Ordinary Least Squares, Translated into English

Going through the logic of what OLS actually is and does, in plain-language terms.

Nick Huntington-Klein true
2022-02-16

Ordinary least squares (OLS) is a statistical algorithm that uses a set of explanatory variables to predict a dependent variable. I dunno, maybe you’ve heard of it.

Describing what OLS does and what properties it has is often done in the form of mathematical statements. These statements are precise, and correct, and often confusing.

In this post I will translate several of these mathematical statements into the English language, giving a sense of what they actually mean in a non-technical sense. Sometimes I’ll add a graph if it helps.

Many of these translations can also be found on the more extended discussions of OLS in my book The Effect. So check that out. But I’ve decided to collect, or perhaps reiterate, some of them here. I’m not referring back to the book as I do this. If I have any here that I didn’t include in the book, oops.

As a note, this is all about translating precise mathematical statements into good ol’ imprecise English. Yes, these translations will miss some of the details. That’s in their nature. And if I included every caveat they would only become confusing. So no need to DM me about some caveat that the English translation leaves out. If you want full precision, just revert to the mathematical statements. If you just want a head start on understanding what OLS, uh, is, with the knowledge that some finger details may emerge later, forge on.

◆ Requirement 1 ◆
In the ordinary least squares post, which words describe the mathematical statements about OLS? List them all.
◆ Requirement 2 ◆
Pick up the ordinary least squares post after its last sentence and keep writing it.

◆ Data lines ◆
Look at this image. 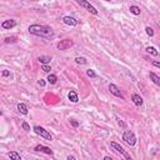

◆ Expected output 1 ◆
precise, correct, often confusing

◆ Expected output 2 ◆
OLS Picks a Shape

OLS is a tool that picks the best version of a shape. That’s all it does. That is, we tell it the kind of shape we want it to use, and we want it to tell us how to angle and move that shape to best fit the data.

What does that mean mathematically and in English? Mathematically, we might write down a regression equation that looks like this:

\[ Y = \beta_0 + \beta_1X+\varepsilon \]

In doing so, we are saying “OLS, give me the best straight line that describes my data,” since this equation describes a straight line with an intercept (\(\beta_0\)) and a slope (\(\beta_1\)). If we didn’t want a straight line - if we wanted a curvy line or something else, we’d need to rewrite this equation.

This also tells us how we can interpret our regression coefficients when we get them. They’re just describing a line, so we can interpret the coefficients as telling us how to move along that line.

So the slope coefficient, \(\beta_1\), is just how steep the line is. Big positive numbers indicate a steep slope upwards, big negative numbers indicate a steep slope downwards, and numbers near zero indicate a flat line. More precisely, “a one-unit increase in \(X\) is associated with a \(\beta_1\)-unit increase in \(Y\).”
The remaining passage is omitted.